OLYMPIA, Wash. - Fifty years of activism, and Billy Frank Jr. is still going strong; the Washington man has received the highest award from a national conservation group. Frank is the Nisqually tribal elder who has chaired the Northwest Indian Fisheries Commission for more than 20 years. He's being honored by The Wilderness Society for long-time service to conservation causes.

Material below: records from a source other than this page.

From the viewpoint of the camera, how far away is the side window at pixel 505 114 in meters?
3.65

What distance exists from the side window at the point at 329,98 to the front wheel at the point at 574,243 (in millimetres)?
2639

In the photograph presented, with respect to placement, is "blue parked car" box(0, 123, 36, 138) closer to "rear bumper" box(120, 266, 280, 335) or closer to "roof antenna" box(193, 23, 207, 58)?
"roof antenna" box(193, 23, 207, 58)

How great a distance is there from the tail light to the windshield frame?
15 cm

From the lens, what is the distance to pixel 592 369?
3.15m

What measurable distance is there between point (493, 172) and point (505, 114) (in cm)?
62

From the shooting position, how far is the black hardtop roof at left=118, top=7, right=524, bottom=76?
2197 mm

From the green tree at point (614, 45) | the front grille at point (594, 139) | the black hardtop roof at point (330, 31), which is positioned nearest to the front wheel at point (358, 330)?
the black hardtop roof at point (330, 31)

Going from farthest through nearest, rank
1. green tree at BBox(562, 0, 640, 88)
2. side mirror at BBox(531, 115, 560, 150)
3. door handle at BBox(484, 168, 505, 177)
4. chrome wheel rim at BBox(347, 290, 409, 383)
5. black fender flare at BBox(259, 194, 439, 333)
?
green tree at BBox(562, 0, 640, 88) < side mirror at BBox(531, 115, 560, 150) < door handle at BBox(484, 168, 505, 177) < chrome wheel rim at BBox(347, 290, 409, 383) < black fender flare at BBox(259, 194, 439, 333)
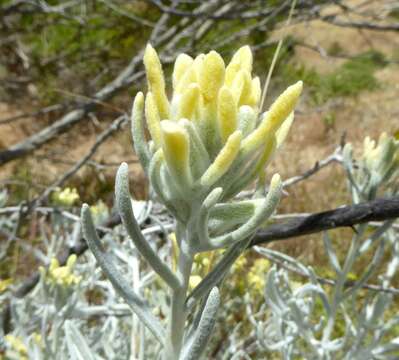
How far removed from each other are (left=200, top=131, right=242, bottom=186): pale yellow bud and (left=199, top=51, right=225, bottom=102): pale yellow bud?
0.06m

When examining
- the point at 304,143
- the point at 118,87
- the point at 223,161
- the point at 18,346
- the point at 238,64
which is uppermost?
the point at 304,143

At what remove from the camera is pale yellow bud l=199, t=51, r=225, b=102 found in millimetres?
514

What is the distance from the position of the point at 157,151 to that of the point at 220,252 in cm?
57

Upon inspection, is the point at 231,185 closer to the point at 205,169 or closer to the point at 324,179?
the point at 205,169

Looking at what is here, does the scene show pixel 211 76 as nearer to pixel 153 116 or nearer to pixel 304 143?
pixel 153 116

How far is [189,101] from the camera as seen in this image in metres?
0.51

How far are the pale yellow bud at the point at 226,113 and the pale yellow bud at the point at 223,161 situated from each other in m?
0.03

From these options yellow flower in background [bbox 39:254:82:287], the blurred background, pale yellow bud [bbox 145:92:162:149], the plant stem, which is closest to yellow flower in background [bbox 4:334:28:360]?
yellow flower in background [bbox 39:254:82:287]

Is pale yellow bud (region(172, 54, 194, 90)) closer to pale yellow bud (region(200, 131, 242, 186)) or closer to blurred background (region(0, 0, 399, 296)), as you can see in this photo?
pale yellow bud (region(200, 131, 242, 186))

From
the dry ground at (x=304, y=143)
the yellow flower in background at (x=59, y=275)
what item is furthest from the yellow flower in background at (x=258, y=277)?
the dry ground at (x=304, y=143)

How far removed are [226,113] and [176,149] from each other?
6 cm

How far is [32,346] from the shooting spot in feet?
3.65

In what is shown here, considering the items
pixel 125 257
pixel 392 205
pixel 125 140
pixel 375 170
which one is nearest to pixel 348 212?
pixel 392 205

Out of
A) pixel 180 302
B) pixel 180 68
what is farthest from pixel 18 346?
pixel 180 68
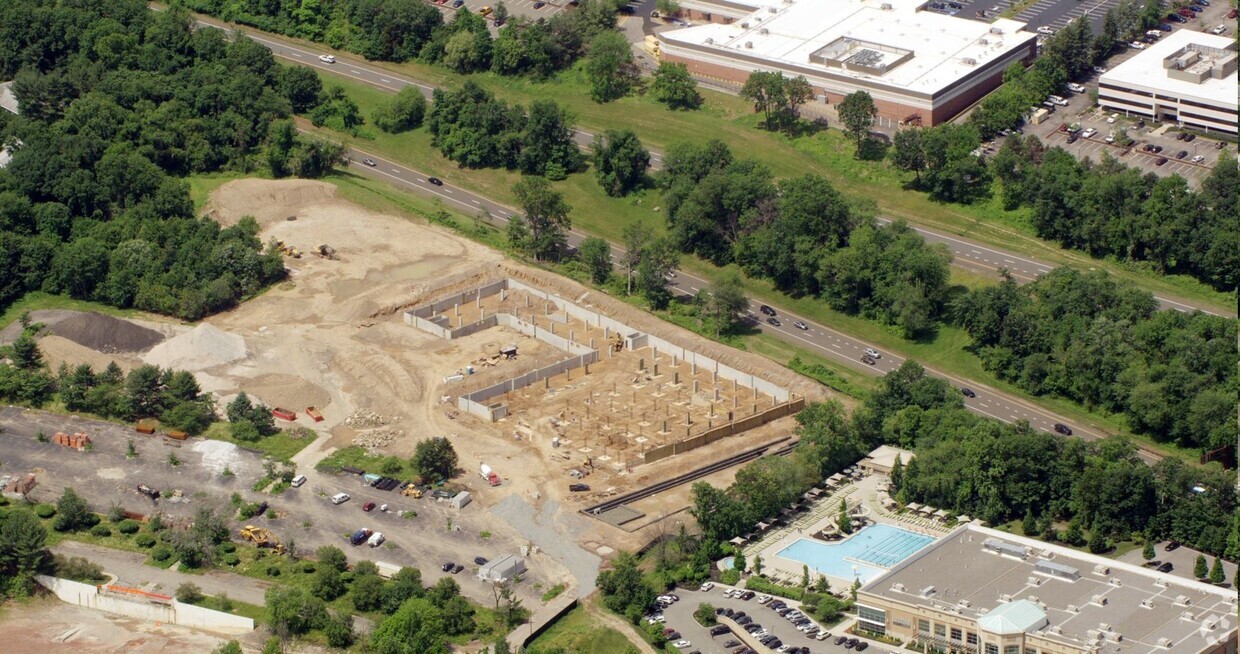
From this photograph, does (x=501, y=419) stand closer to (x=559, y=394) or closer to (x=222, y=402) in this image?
(x=559, y=394)

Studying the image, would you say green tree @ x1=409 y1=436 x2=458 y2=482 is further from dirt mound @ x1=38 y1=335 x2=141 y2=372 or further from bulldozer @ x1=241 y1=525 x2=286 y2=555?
dirt mound @ x1=38 y1=335 x2=141 y2=372

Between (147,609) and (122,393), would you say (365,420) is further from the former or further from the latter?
(147,609)

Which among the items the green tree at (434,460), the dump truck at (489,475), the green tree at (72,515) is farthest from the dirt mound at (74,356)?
the dump truck at (489,475)

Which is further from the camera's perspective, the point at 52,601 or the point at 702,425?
the point at 702,425

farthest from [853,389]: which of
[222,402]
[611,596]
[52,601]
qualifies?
[52,601]

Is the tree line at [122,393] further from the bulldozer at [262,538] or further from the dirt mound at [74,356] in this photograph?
the bulldozer at [262,538]

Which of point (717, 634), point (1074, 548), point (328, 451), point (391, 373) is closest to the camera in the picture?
point (717, 634)

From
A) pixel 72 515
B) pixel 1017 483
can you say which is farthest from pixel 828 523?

Starting in the 1960s, Frank became a well-known, and often jailed, activist for demanding that the U.S. government honor the fishing rights included in Native American treaties, rights eventually reaffirmed in a federal court decision. He has also spent 40 years coordinating cleanup and management of the Nisqually River watershed, and says big improvements don't happen overnight.

"You've got to be very patient in making it happen, and we just opened the dikes at the mouth of the Nisqually River. The estuary's wide open now; it's all been diked up in the past with farmers. It's not an overnight thing; it's a long-term thing."

In Frank's view, Washington's biggest challenge today is restoring wild habitat, and learning to share it with its original 'residents.'

"The salmon and the animals have to have a home. Y'know, we pretty well left them out. And the habitat, it needs so much help, but we can't give up. We've got to stay the course and bring management back to the natural resource world that we live in."

Frank says activism has changed a lot in the past five decades, and he thinks the Internet is a good thing, allowing better communication. But he adds that with an online audience it's also become easier to criticize than to cooperate.

Billy Frank Jr. is the 25th person to receive the Robert Marshall Award, so named for one of the founders of The Wilderness Society.